[TASK REQUIREMENTS]
1 > Summarize the tribunal decision in two sentences.
2 > Rewrite the passage of the tribunal decision from "1.       Mr Swaminatha and" up to and including "by Mr Swaminatha.", putting "Madras" in place of "Chennai".

:: TEXT TO READ

Swaminatha and Anor and Secretary, Department of Families, Housing, Community Services and Indigenous Affairs

Case

[2008] AATA 712

14 August 2008

No judgment structure available for this case.

Administrative Appeals Tribunal

DECISION AND REASONS FOR DECISION [2008] AATA 712

ADMINISTRATIVE APPEALS TRIBUNAL      )

)          No 2007/4250
  No 2007/4248   

GENERAL ADMINISTRATIVE DIVISION )
Re BANGARUSWAMY SWAMINATHA

First Applicant

Re PATTAMMAL SWAMINATHAN BANGARUSWAMY

Second Applicant

And

SECRETARY, DEPARTMENT OF FAMILIES, HOUSING, COMMUNITY SERVICES & INDIGENOUS AFFAIRS

Respondent

DECISION

Tribunal Ms Robin Hunt, Senior Member

Date14 August 2008

Place            Sydney

Decision The decision under review is affirmed.

...................[Sgd]....................

Ms Robin Hunt    
  Senior Member

CATCHWORDS

SOCIAL SECURITY – claim for special benefit – discretion for grant of special benefit – no social security pension or other benefit payable – application of policy – long term available funds test – non liquid assets could reasonably be realised – decision under review affirmed.

Social Security Act 1991 (Cth) ss 11(1), 11A(9), 729(1) and (2)

Guide to Social Security Law paras 3.7.1.10, 3.7.1.30, 3.7.1.70

Re Drake and Minister for Immigration and Ethnic Affairs (No 2) (1979) 2 ALD 634

Re Jatan and Secretary, Department of Families, Community Services and Indigenous Affairs [2006] AATA 229

Re Myddleton and Secretary, Department of Family and Community Services [2001] AATA 2

Secretary, Department of Social Security v Secara (1998) 89 FCR 151

REASONS FOR DECISION

14 August 2008 Ms Robin Hunt, Senior Member   

summary

1.       Mr Swaminatha and his wife, Mrs Bangaruswamy, applied for payment of special benefit. The background facts were not in dispute, only whether the applicants should be paid special benefit. The applicants came from India to live in Australia in 1999 and were granted permanent residence visas in 2004. Mr Swaminatha is aged 72 and Mrs Bangaruswamy is aged 69.  Mr Swaminatha worked in India as a scientist until the late 1980s, and receives an Indian pension which is less than the Australian age pension and insufficient for the couple to be able to live on independently in Australia. Mr Swaminatha told the tribunal that he has tried to find work in Australia but has been unsuccessful. The couple has four adult children, three of whom live in Australia. One daughter, her husband and their children continue to live in Chennai, India, in a house owned by Mr Swaminatha.

::::
:: GIVEN ENTRIES

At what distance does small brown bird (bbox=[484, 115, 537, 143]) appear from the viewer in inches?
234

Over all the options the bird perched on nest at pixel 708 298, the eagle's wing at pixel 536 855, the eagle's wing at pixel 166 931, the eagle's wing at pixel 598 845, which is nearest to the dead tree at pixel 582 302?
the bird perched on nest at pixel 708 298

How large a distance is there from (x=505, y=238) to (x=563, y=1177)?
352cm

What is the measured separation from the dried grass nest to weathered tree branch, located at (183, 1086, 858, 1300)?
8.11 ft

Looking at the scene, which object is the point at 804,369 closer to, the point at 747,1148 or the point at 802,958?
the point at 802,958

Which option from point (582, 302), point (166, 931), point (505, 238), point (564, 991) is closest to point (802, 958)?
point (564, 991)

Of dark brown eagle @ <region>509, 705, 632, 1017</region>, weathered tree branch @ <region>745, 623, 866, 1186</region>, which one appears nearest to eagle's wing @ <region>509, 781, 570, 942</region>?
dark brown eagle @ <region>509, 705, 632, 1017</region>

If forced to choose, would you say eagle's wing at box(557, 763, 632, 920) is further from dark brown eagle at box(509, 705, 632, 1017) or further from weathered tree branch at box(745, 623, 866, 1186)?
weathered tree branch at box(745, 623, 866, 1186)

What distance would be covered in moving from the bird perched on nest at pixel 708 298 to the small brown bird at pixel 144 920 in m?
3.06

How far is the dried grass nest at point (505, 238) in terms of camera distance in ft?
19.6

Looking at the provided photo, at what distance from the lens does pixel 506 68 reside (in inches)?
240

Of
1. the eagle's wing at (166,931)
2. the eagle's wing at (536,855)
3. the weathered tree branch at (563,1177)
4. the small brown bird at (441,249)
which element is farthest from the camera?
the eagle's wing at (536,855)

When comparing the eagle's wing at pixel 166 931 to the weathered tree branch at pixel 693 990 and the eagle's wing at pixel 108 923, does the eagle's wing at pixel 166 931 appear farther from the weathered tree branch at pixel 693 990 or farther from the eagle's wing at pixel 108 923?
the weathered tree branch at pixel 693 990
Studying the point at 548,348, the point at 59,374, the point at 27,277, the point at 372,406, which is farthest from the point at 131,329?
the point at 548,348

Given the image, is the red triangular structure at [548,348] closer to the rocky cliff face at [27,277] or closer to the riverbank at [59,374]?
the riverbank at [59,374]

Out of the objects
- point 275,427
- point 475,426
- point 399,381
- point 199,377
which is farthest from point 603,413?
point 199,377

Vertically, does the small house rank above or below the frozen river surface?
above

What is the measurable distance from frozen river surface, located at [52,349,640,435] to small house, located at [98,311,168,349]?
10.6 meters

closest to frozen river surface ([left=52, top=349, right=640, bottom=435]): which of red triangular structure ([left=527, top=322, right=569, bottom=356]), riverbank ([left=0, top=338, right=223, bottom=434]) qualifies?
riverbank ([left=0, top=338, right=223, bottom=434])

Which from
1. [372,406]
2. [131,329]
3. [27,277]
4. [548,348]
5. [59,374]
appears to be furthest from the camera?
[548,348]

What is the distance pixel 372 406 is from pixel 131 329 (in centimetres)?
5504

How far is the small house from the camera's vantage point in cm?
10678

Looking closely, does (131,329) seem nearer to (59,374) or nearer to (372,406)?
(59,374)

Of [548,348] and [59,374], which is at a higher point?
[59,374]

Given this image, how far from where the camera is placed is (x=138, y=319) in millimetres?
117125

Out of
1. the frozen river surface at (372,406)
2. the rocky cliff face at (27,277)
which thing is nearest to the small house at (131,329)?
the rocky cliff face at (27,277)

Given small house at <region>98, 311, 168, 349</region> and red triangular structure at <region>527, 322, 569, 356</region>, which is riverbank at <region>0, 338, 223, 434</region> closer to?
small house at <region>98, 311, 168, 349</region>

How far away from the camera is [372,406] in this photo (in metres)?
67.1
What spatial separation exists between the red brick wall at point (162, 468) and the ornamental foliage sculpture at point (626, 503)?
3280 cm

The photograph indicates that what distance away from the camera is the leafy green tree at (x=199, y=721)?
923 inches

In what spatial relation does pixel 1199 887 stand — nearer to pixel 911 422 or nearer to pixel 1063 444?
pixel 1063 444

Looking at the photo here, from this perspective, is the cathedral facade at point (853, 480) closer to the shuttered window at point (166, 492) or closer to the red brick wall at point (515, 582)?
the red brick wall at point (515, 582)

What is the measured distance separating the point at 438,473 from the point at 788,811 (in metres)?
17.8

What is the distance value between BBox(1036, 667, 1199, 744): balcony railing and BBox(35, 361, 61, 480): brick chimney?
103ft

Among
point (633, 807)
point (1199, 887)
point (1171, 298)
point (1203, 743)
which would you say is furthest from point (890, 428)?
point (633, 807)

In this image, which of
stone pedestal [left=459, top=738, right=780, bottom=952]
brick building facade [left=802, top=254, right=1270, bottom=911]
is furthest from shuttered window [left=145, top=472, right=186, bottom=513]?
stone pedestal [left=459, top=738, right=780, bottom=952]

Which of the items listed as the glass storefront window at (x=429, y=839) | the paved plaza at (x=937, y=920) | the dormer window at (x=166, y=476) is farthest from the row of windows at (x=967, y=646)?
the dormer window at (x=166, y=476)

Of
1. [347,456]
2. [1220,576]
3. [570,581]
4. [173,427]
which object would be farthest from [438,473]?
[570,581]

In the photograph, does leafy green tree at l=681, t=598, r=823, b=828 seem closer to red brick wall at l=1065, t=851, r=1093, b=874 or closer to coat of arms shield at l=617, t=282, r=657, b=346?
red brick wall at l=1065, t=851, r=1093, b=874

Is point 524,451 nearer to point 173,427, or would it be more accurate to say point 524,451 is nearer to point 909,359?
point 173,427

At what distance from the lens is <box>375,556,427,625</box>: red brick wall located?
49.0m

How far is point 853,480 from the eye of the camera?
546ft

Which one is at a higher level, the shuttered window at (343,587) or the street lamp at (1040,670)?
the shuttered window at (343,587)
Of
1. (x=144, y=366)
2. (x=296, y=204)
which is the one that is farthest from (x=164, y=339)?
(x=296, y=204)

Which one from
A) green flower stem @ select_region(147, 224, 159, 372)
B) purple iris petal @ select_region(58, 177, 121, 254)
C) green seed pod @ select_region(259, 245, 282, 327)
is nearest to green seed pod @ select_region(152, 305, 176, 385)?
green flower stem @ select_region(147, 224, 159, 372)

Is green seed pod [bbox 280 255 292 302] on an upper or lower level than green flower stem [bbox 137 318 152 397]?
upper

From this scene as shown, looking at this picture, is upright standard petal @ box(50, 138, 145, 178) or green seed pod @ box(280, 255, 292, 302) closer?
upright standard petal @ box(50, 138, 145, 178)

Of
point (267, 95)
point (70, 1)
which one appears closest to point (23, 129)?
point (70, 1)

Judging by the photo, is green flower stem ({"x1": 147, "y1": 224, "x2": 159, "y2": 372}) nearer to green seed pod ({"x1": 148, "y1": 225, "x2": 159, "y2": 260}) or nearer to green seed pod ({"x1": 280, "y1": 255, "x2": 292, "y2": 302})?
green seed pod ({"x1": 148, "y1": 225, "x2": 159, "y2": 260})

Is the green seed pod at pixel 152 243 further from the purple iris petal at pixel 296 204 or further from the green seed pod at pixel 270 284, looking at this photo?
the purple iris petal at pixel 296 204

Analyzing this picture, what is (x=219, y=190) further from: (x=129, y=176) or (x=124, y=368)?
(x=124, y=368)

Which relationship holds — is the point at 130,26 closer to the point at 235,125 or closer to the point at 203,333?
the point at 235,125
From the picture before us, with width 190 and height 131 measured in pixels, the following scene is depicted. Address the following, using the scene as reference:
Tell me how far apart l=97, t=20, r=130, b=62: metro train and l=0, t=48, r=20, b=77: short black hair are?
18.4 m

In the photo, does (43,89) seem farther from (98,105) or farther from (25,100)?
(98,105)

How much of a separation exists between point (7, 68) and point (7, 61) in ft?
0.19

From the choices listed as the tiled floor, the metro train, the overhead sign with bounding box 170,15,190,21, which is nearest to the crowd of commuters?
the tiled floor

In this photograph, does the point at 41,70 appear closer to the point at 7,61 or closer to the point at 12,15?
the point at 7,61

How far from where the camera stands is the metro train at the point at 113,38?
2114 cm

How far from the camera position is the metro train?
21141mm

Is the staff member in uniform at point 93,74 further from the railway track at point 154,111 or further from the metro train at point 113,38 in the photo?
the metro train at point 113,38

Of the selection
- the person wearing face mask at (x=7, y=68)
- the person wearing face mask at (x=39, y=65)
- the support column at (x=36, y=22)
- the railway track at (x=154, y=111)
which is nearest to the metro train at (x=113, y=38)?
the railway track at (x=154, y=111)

::::

[RESULTS BY TASK]
1 > The tribunal affirmed the decision under review on the claim for special benefit made by Mr Swaminatha and Mrs Bangaruswamy, a couple who came from India to live in Australia in 1999. Mr Swaminatha receives an Indian pension that is too little for the couple to live on independently in Australia, and one of their daughters lives with her family in a house he owns in Chennai.

2 >
1.       Mr Swaminatha and his wife, Mrs Bangaruswamy, applied for payment of special benefit. The background facts were not in dispute, only whether the applicants should be paid special benefit. The applicants came from India to live in Australia in 1999 and were granted permanent residence visas in 2004. Mr Swaminatha is aged 72 and Mrs Bangaruswamy is aged 69.  Mr Swaminatha worked in India as a scientist until the late 1980s, and receives an Indian pension which is less than the Australian age pension and insufficient for the couple to be able to live on independently in Australia. Mr Swaminatha told the tribunal that he has tried to find work in Australia but has been unsuccessful. The couple has four adult children, three of whom live in Australia. One daughter, her husband and their children continue to live in Madras, India, in a house owned by Mr Swaminatha.